_WHAT THE EXERCISE ASKS_:
Edit the rows from the line containing "Is pixel 654" through the end of the rows, swapping "nearest" for "closest" and leaving everything else unchanged.

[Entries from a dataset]
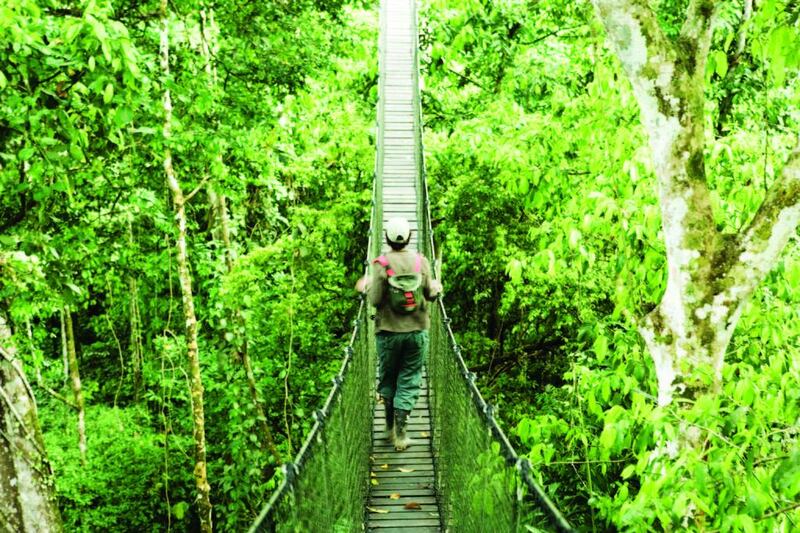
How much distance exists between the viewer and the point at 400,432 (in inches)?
129

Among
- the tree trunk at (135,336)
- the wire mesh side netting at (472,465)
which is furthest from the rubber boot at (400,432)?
the tree trunk at (135,336)

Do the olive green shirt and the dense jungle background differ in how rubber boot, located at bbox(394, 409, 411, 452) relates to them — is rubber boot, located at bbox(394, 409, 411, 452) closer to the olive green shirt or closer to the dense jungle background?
the olive green shirt

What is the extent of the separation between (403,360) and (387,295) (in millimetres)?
332

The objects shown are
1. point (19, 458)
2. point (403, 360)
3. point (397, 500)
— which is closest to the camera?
point (397, 500)

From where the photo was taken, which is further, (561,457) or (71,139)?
(561,457)

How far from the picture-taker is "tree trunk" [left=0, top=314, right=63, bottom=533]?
4000 mm

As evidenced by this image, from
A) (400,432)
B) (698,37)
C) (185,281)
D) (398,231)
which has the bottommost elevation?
(400,432)

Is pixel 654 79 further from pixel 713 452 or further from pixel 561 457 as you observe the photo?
pixel 561 457

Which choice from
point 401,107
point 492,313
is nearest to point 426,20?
point 401,107

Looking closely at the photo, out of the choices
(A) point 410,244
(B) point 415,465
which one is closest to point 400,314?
(B) point 415,465

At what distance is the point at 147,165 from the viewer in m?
5.21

_OUTPUT BELOW_:
Is pixel 654 79 further from pixel 713 452 or further from pixel 561 457 as you observe the photo?
pixel 561 457

Which choice from
point 401,107
point 492,313
is closest to point 426,20?
point 401,107

Looking closely at the photo, out of the choices
(A) point 410,244
(B) point 415,465
which one is closest to point 400,314?
(B) point 415,465

At what distance is the point at 147,165 from the viewer in m?
5.21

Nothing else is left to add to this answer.